To prevent account takeovers, legitimate cardholders can be alerted when questions arise concerning suspicious transactions or account activity. "If you have a payroll card and a profile change and the cardholder did not initiate that, a real-time message to the cardholder, either by an SMS [simple message service] text message or via e-mail, [can] alert them to potential account takeovers," Mathias said.
However, fraud and risk management is a balancing act. A program must be tailored to the type of prepaid card it powers.
"The gift card program that has point of sale access, limited maximum load, probably doesn't have as many fraud rules or compliance issues set up around it," Mathias said. "But as you expand the program ... where you have multiple reloadable options, reload networks or other cards, the rules are expanded."
Flexibility in load and purchase limits is also important. For example, a payroll card should have a "slightly higher per-day limit" than another type of card to allow for the occasional, big ticket purchase, said Liz Nutting, Vice President of Prepaid Card Implementations with Palm Desert National Bank in Riverside County, Calif.
The ability to grant overrides is another necessity. A new cardholder without a steady transaction history would not necessarily be granted the same latitude as an older cardholder with a regular transaction history. If the older cardholder contacts a call center wanting to withdraw a large amount of money but is being declined at the ATM, a customer representative can override that cardholder's withdrawal limit.
The goal is to "maintain customer satisfaction but, at the same time, balancing your risk tolerance over the entire program," Mathias said.

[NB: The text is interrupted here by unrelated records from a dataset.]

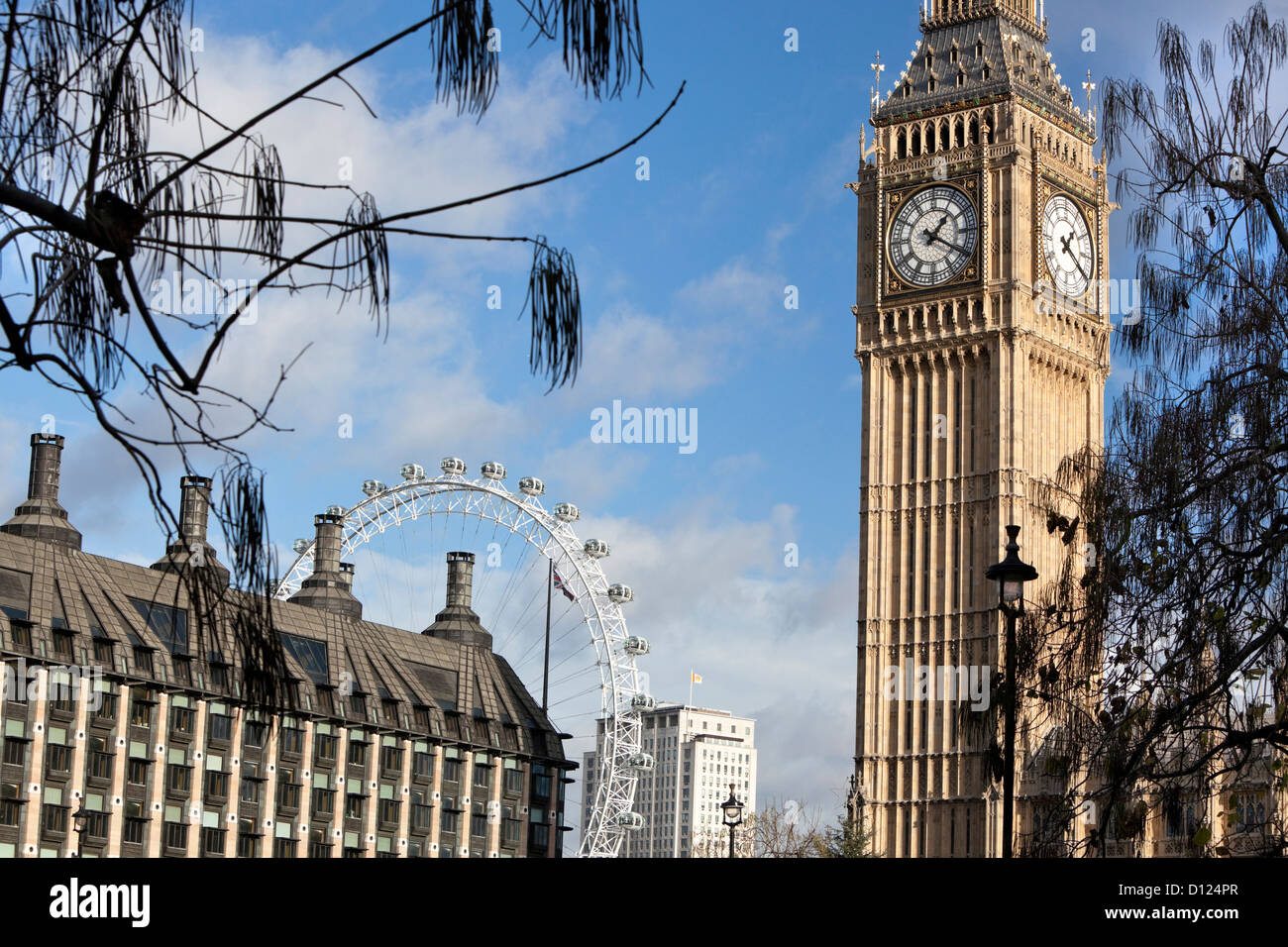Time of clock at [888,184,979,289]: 1:20
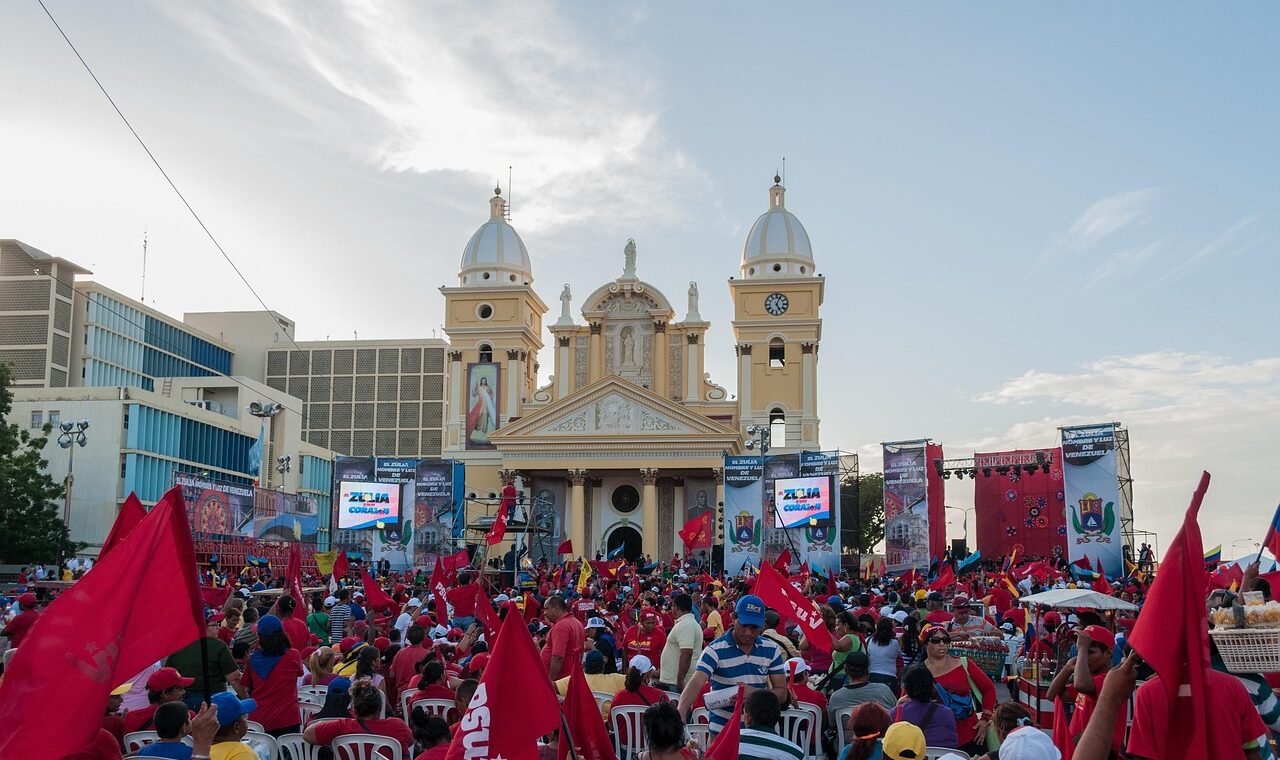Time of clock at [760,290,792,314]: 5:03
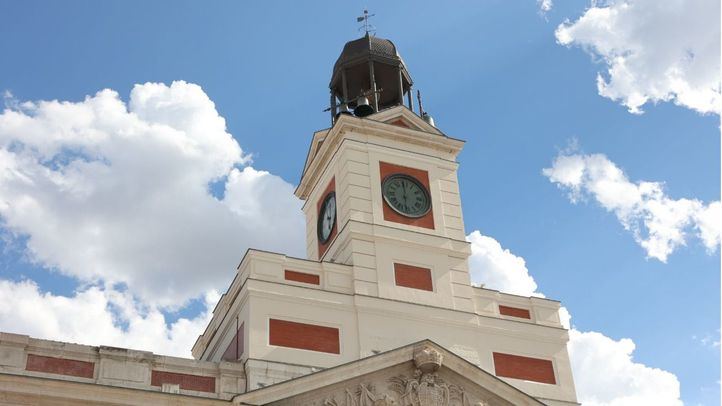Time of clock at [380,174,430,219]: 5:59
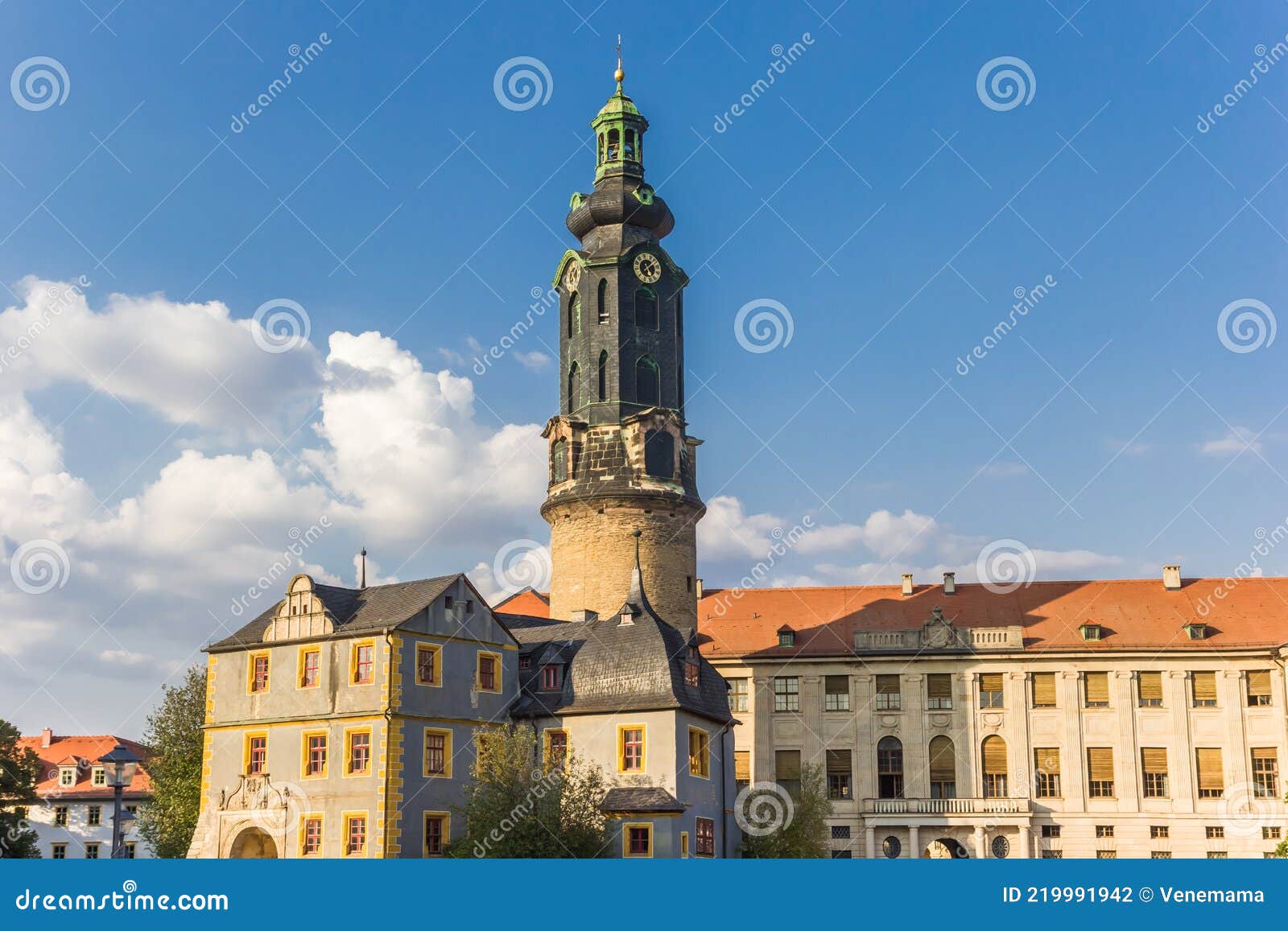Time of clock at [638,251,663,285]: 5:09
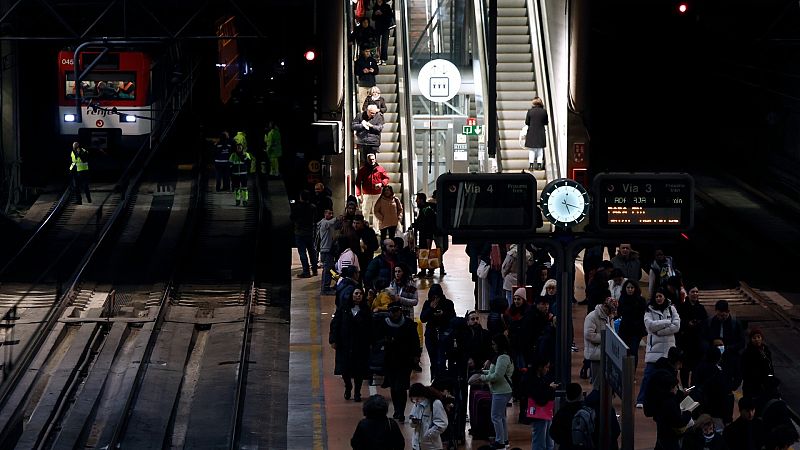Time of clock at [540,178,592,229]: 5:18
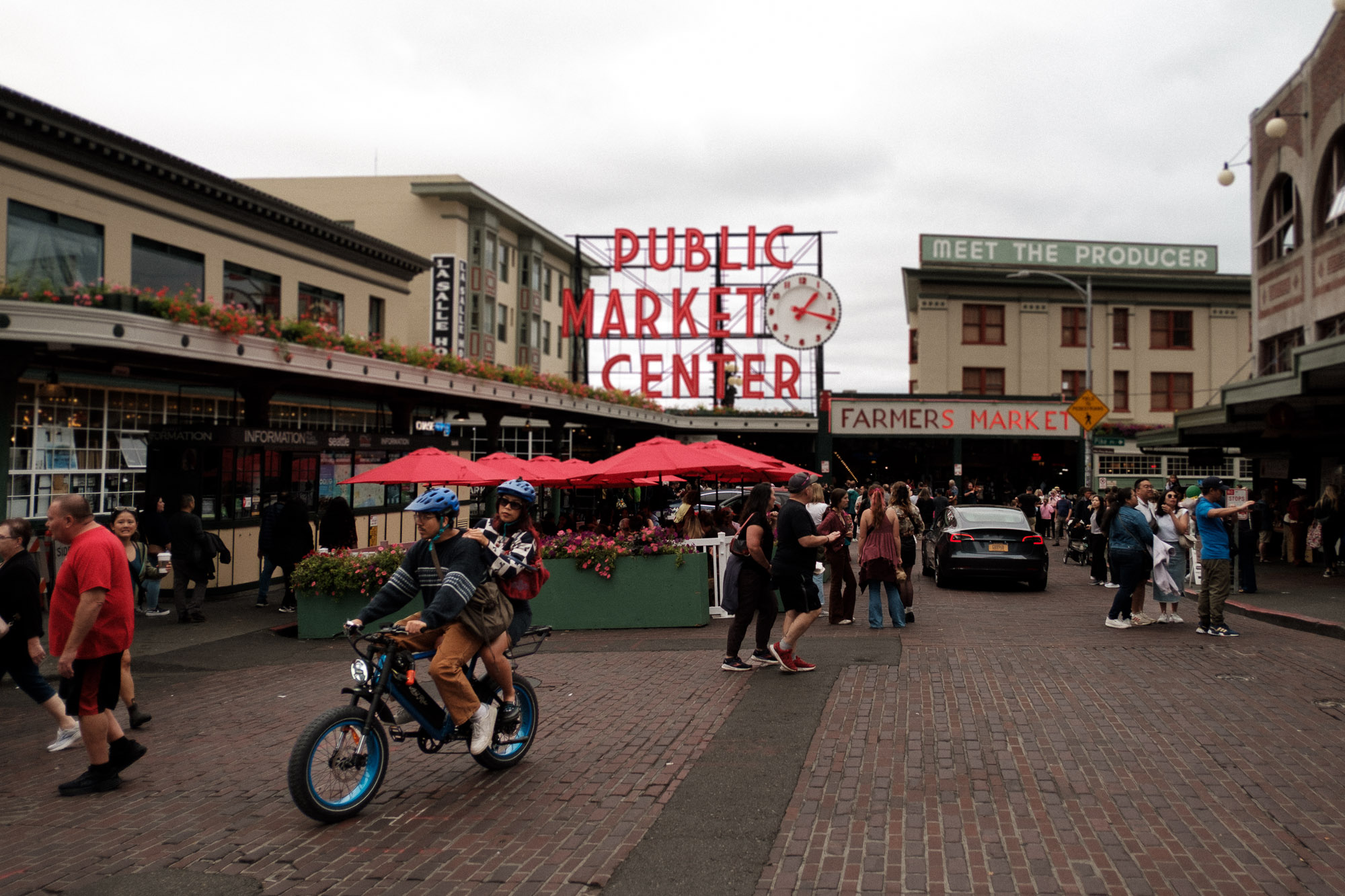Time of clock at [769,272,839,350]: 1:17
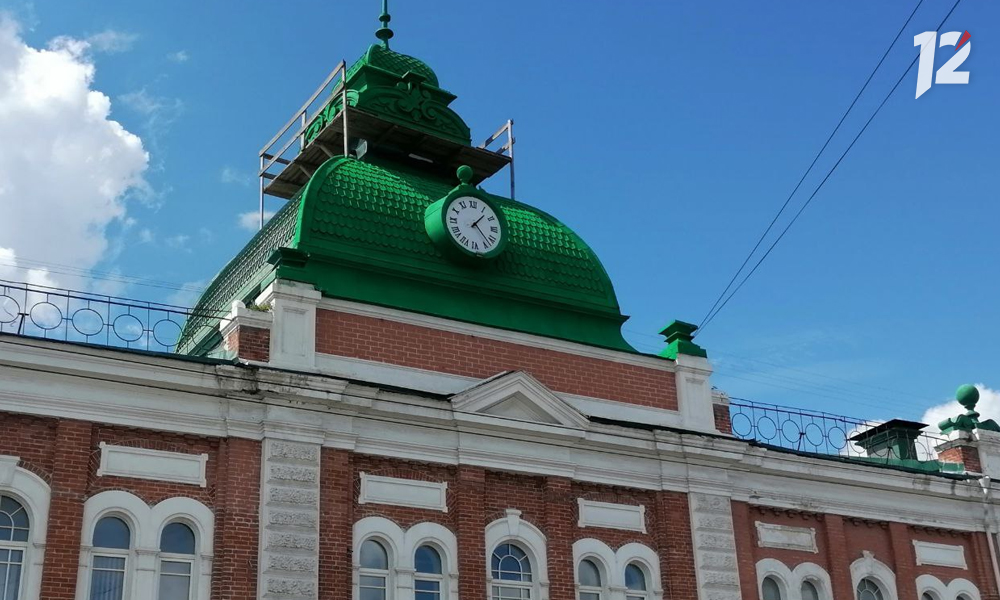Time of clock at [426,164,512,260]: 1:22
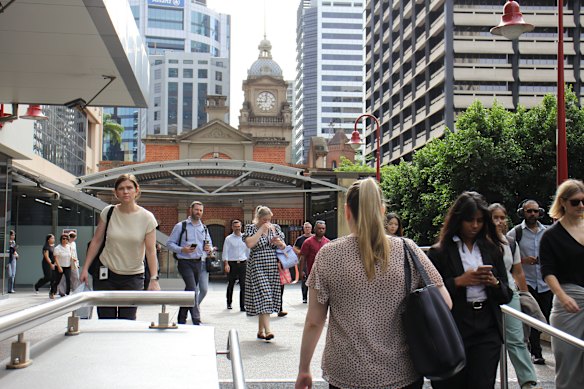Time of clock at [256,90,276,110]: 9:01
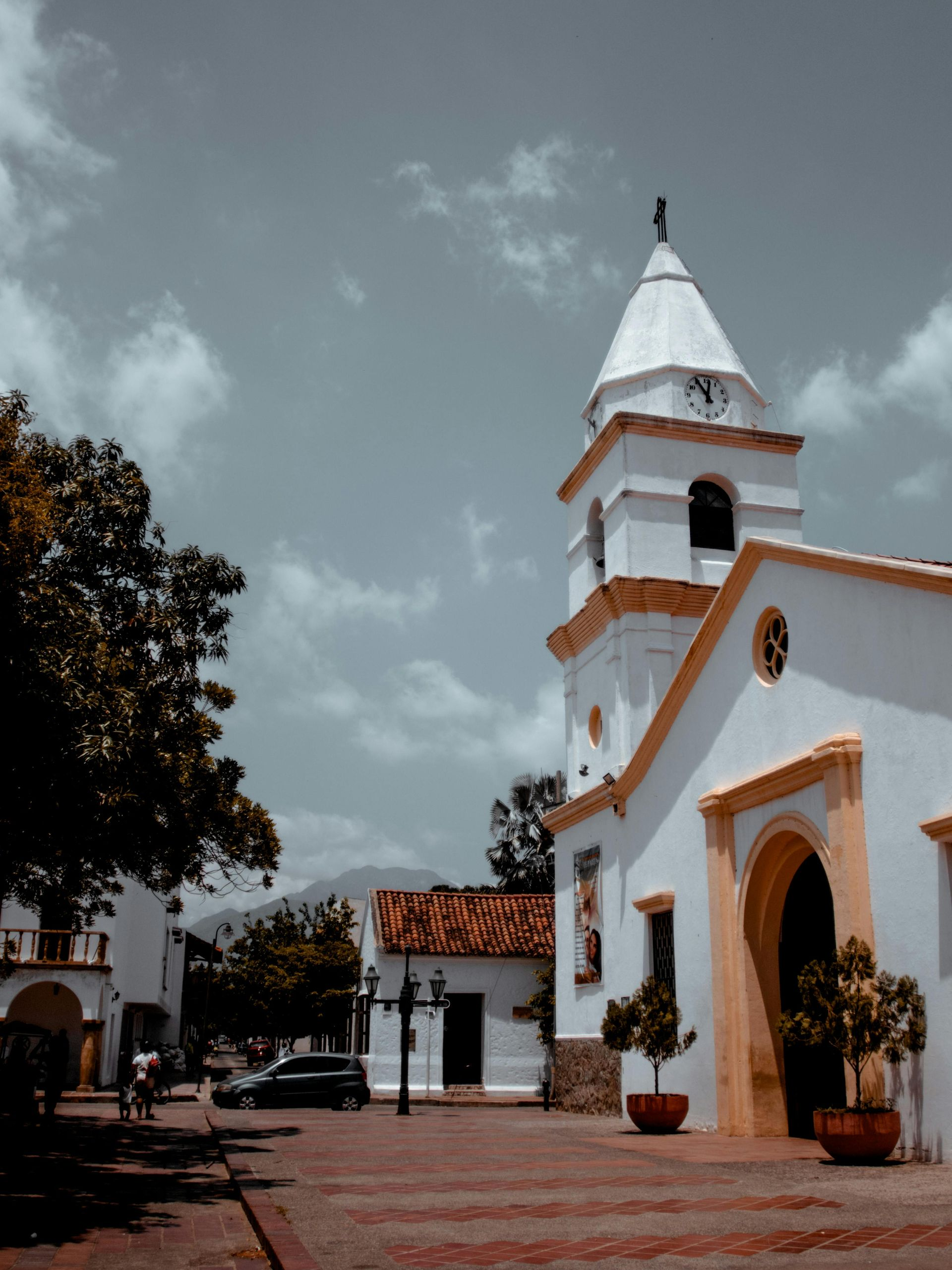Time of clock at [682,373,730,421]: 11:01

Nutting said fraudsters constantly vary their schemes to keep from being detected. A popular fraud currently being perpetrated involves automated clearing house (ACH) transactions, where fraudsters hijack ACH accounts and use processors' own systems for bank-to-card transfers, she said.
Another current scheme entails fraudsters who, using funds from their own bank accounts, load prepaid cards via the ACH. Then they turn around and have the money transferred from the cards and contact their banks, saying the transactions were unauthorized. "So they are using the card to commit fraud against the originator," Nutting said.
The webinar presenters agreed that combating fraud through coordination and communication is vital. From the time prepaid card programs are first implemented, all program participants - from lawyers to professionals from companies' compliance and risk departments - be on board and on the same page, Mathias advises.
Additionally, program managers should be communicating with payment processors to establish baseline trends of cardholder behavior, as well as what may constitute fraudulent behavior - meaning "not just fraud trends but usage trends," Nutting said. By knowing an average number of POS transactions on a daily, weekly and monthly basis, one can more easily detect abnormal activity, she added.
Communication is also important to root out hard-to-detect fraud. "We see instances where different programs can be hit by the same type of fraudulent activity but, in themselves, wouldn't alert anybody to that activity," Mathias said. By comparing transaction characteristics across multiple programs, providers can recognize trends that would otherwise go unnoticed.
"It's just not the program managers; it's just not your processor," Mathias said; in fraud management and prevention, "it takes a village."